_Text segment:_
"""
I'm sure that the Rat Pack had a buzz going every now and then, but not all of the time. Plus do not forget: they were grown ass men in Hollywood. They had jobs and showbiz lives and strong women and charisma. Young dudes are lucky if they have at least one of these attributes to work with.

File this one under, done after college (for the more ambitious high school, but college works too).

I don't have a job.

Goddamn I can feel the haters closing in on me for writing this one. A young dude in his 20's needs to learn how to stand up, stand tall, and stand independently on his own. I applaud the young ones of the world who do it all and with a suave attitude. Though it's really hard for me to think of a contemporary example- all I've got is Mark Ronson and he's hardly super young himself.

Go out there and look. Apply. Fight for a position. Don't beta your life away in the shadow of the alpha male you could become.


Getting married is definitely a priority of mine. I'd love to have kids someday. Maybe two. Maybe with names like Jordan and Anna. Anna is my grandma's name, so yeah I want to honor her memory and whatnot. And I want a house too. Bay windows, wraparound porch, maybe a dog. I know it's the first date- I'm not freaking you out or anything?
"""
_Data listing:_
"""
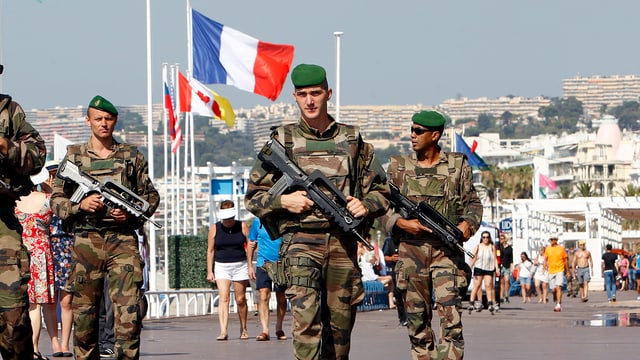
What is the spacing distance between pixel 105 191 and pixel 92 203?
16 centimetres

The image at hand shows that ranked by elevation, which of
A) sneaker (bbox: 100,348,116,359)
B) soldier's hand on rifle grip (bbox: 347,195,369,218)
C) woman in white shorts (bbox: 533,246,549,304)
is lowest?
woman in white shorts (bbox: 533,246,549,304)

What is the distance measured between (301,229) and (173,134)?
41.7 m

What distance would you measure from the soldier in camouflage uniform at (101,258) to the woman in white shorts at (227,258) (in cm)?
769

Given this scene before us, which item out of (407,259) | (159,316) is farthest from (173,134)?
(407,259)

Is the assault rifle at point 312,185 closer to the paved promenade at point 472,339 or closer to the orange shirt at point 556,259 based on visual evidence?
the paved promenade at point 472,339

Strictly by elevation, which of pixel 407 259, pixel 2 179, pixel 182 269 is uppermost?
pixel 2 179

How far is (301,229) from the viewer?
933 cm

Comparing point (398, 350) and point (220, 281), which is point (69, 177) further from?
point (220, 281)

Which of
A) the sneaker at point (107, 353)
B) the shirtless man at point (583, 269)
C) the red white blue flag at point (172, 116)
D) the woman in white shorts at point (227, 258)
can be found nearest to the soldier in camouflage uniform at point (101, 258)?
the sneaker at point (107, 353)

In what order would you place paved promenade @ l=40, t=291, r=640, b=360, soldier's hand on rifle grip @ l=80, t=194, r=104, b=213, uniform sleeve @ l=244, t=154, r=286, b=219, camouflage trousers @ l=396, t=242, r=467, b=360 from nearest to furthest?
uniform sleeve @ l=244, t=154, r=286, b=219
soldier's hand on rifle grip @ l=80, t=194, r=104, b=213
camouflage trousers @ l=396, t=242, r=467, b=360
paved promenade @ l=40, t=291, r=640, b=360

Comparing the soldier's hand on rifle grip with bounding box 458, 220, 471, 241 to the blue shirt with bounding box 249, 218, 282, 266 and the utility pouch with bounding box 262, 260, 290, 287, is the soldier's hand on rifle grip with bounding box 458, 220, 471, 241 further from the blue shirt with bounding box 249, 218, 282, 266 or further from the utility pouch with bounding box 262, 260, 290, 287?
the blue shirt with bounding box 249, 218, 282, 266

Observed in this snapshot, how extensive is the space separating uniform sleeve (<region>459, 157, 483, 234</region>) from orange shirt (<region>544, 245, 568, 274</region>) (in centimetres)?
2213

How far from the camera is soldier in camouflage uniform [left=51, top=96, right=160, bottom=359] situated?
10.9 metres

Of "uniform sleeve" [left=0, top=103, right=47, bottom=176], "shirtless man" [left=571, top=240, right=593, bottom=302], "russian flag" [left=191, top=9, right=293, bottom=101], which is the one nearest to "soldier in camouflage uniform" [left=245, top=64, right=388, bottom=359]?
"uniform sleeve" [left=0, top=103, right=47, bottom=176]
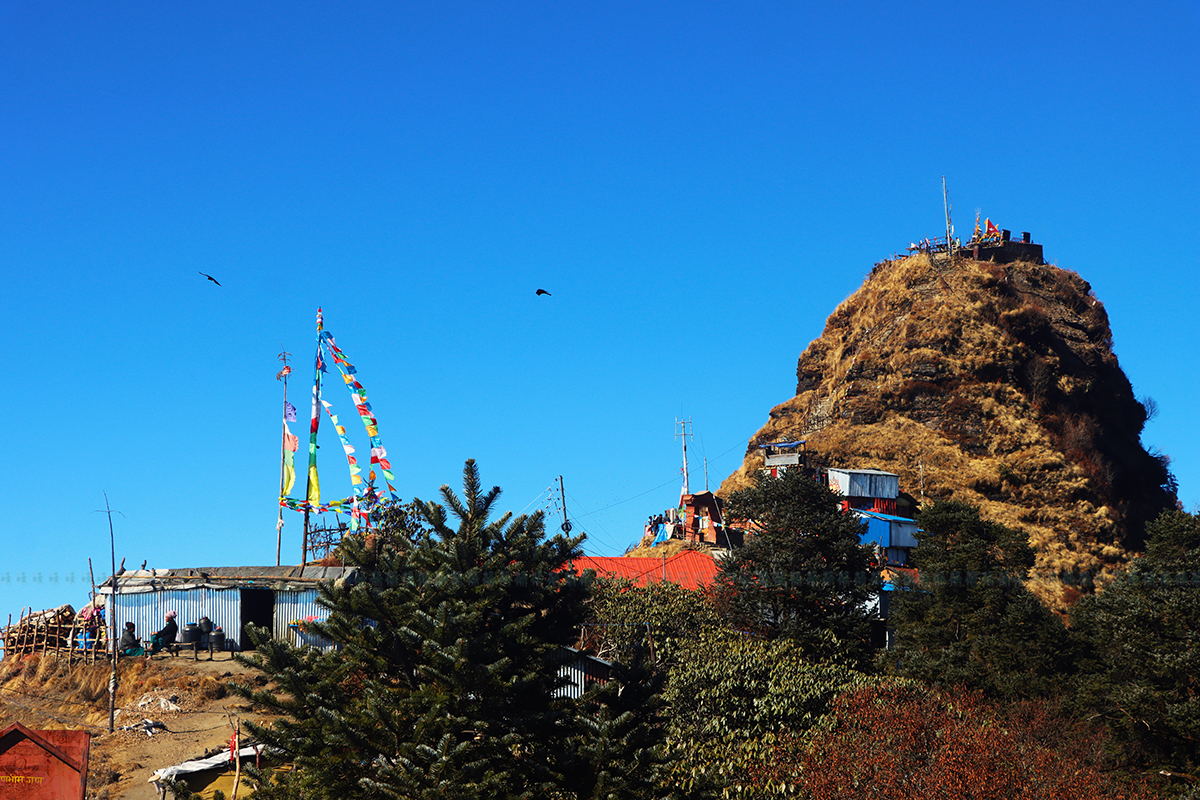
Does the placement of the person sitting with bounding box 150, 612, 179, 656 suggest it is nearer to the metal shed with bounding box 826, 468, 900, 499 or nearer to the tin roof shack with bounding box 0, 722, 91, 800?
the tin roof shack with bounding box 0, 722, 91, 800

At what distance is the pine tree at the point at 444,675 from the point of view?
54.7ft

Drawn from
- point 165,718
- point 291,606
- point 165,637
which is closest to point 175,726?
point 165,718

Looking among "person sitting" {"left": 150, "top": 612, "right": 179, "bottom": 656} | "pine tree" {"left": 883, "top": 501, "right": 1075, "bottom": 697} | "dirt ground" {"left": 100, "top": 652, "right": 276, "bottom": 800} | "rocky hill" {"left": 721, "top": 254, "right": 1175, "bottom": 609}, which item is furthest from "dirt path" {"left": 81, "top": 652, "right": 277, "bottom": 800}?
"rocky hill" {"left": 721, "top": 254, "right": 1175, "bottom": 609}

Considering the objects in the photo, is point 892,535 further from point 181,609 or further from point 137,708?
point 137,708

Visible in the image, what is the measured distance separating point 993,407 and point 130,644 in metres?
69.3

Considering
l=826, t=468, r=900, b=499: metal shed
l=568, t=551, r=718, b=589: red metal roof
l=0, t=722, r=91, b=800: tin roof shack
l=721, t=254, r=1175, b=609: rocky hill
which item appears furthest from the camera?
l=721, t=254, r=1175, b=609: rocky hill

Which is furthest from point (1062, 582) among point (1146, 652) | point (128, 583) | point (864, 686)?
point (128, 583)

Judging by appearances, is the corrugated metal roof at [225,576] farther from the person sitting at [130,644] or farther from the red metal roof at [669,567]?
the red metal roof at [669,567]

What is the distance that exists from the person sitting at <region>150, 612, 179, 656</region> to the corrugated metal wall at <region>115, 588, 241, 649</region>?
35.1 inches

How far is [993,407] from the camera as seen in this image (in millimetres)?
A: 84875

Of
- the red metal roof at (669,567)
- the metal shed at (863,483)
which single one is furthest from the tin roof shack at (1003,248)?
the red metal roof at (669,567)

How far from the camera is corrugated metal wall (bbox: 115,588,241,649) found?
130 ft

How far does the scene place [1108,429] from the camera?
9369 centimetres

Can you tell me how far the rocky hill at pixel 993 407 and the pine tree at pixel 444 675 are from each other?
59.0m
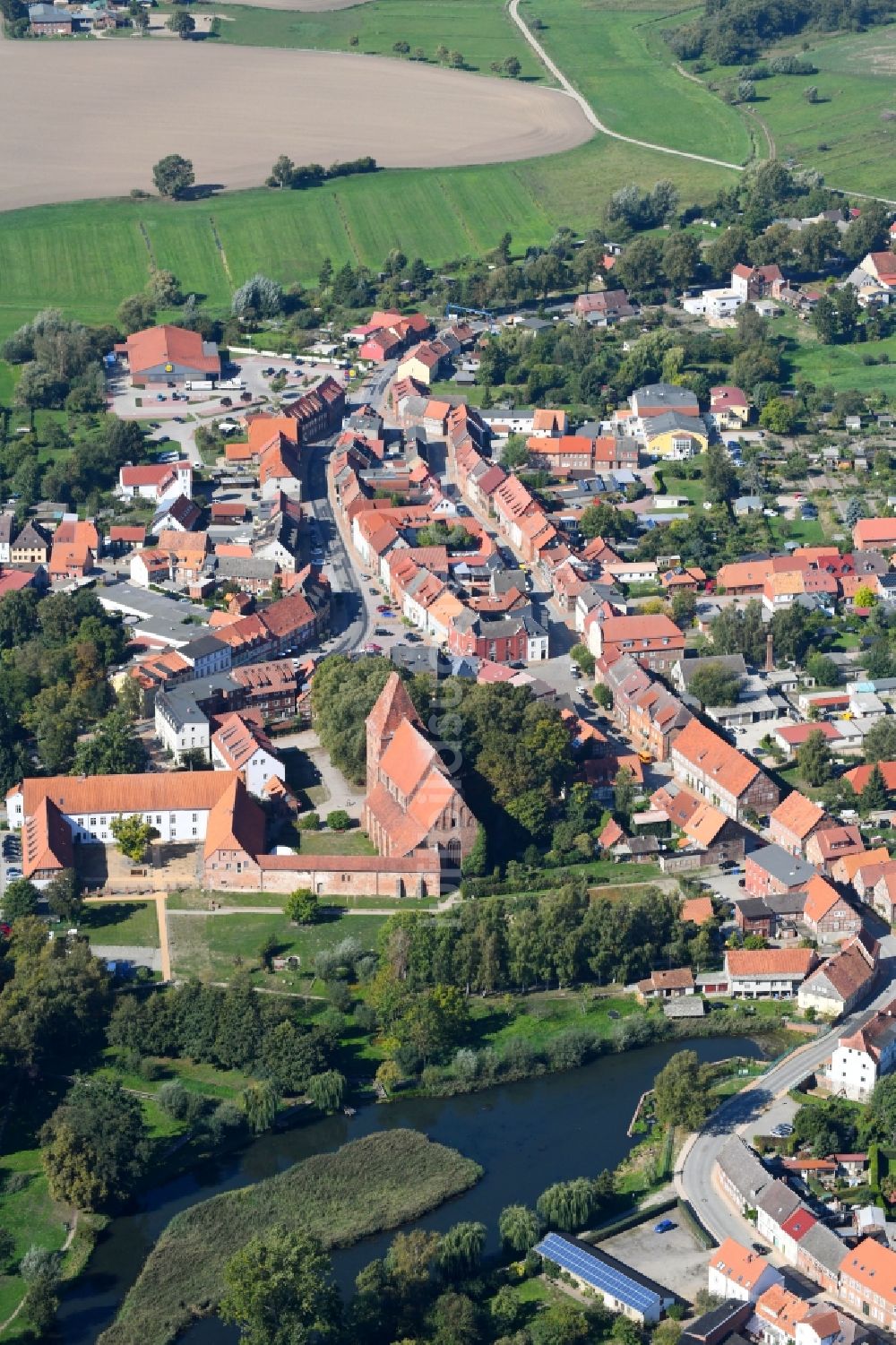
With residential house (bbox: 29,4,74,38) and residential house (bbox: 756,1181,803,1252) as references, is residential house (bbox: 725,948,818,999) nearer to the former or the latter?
residential house (bbox: 756,1181,803,1252)

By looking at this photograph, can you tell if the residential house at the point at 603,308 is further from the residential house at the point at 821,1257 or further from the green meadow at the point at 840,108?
the residential house at the point at 821,1257

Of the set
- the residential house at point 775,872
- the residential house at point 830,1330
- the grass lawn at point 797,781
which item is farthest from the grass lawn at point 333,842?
the residential house at point 830,1330

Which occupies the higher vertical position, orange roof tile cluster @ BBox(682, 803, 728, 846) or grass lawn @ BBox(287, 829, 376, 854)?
orange roof tile cluster @ BBox(682, 803, 728, 846)

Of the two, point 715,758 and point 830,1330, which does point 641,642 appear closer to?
point 715,758

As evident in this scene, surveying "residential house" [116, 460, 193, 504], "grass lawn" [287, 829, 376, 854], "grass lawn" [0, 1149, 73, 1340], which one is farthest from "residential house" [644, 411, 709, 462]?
"grass lawn" [0, 1149, 73, 1340]

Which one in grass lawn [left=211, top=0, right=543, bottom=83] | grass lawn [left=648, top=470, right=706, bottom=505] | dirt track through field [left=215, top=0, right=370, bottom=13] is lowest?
grass lawn [left=648, top=470, right=706, bottom=505]

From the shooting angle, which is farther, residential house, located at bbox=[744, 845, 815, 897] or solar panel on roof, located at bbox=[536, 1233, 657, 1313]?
residential house, located at bbox=[744, 845, 815, 897]
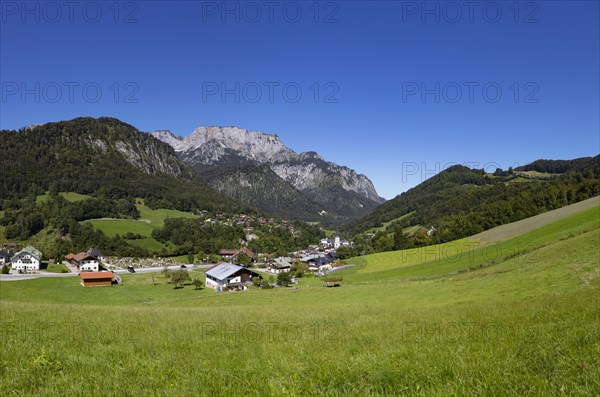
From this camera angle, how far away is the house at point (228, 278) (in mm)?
82525

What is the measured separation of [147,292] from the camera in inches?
2751

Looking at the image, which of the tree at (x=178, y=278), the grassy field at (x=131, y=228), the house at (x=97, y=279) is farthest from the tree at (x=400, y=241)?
the grassy field at (x=131, y=228)

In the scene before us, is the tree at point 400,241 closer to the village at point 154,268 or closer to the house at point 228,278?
the village at point 154,268

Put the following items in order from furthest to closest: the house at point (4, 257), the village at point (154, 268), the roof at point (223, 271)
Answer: the house at point (4, 257) < the roof at point (223, 271) < the village at point (154, 268)

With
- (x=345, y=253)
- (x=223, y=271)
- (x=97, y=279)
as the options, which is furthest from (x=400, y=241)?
(x=97, y=279)

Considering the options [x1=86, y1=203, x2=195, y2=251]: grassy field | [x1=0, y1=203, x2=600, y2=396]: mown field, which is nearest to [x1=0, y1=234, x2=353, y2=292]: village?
[x1=86, y1=203, x2=195, y2=251]: grassy field

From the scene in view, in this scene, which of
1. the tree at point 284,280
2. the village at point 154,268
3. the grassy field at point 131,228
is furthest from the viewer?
the grassy field at point 131,228

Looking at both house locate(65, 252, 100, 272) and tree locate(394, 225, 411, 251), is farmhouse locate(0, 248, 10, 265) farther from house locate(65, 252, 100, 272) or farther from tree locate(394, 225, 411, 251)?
tree locate(394, 225, 411, 251)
"""
_Given problem 1:_ In the passage about young men, which things does it say the Rat Pack had? List each one.
_Given problem 2:_ Please write out everything from "File this one" down to "you could become." in the passage about young men, word for word.
_Given problem 3:_ Carry the passage about young men forward from its final sentence.

_Expected answer 1:_
- jobs
- showbiz lives
- strong women
- charisma

_Expected answer 2:_
File this one under, done after college (for the more ambitious high school, but college works too).

I don't have a job.

Goddamn I can feel the haters closing in on me for writing this one. A young dude in his 20's needs to learn how to stand up, stand tall, and stand independently on his own. I applaud the young ones of the world who do it all and with a suave attitude. Though it's really hard for me to think of a contemporary example- all I've got is Mark Ronson and he's hardly super young himself.

Go out there and look. Apply. Fight for a position. Don't beta your life away in the shadow of the alpha male you could become.

_Expected answer 3:_
You can't see it, but I just dug my shoe back so deeply into the cement wall that some of the back lining scraped off. It does freak me out. Just like 30-something guys don't like it when 30-something women on dates talk about how all of their friends are getting married and how they just froze their eggs, this kind of stuff makes me very, very nervous. Let's just take it one step at a time, okay? One nice, slow, very far from parental anything, step at a time.


You're sweet.

This is a weird backhanded one I get sometimes. It's creepy more often than not. I'm sweet. Yay? Is this meant to make me feel good? Or do I feel like they don't know me at all? How do they really know if I am sweet, really, truly, sweet? What if I happen to be playing that guy with like 3 dates on the side? HOW DO YOU EVER TRULY KNOW PEOPLE.

The only time I'm okay with it is when it comes from a guy who has read something I've written or worked with me. It's hard to take seriously otherwise. Knowing my personality, if some random dude worked that dealbreaker with me, I would make every effort that night to prove to him that no, I'm not sweet. I'm the exact opposite of everything that he thinks. I'm not sure who I'm trying to prove to anyone at this point anything about me- I'm just a girl who doesn't like assumptions? I have a lot of pent up anger inside? Oh the questions about my psyche are just endless. I just march to the beat of my own drum and this drummer knows her sheet music well.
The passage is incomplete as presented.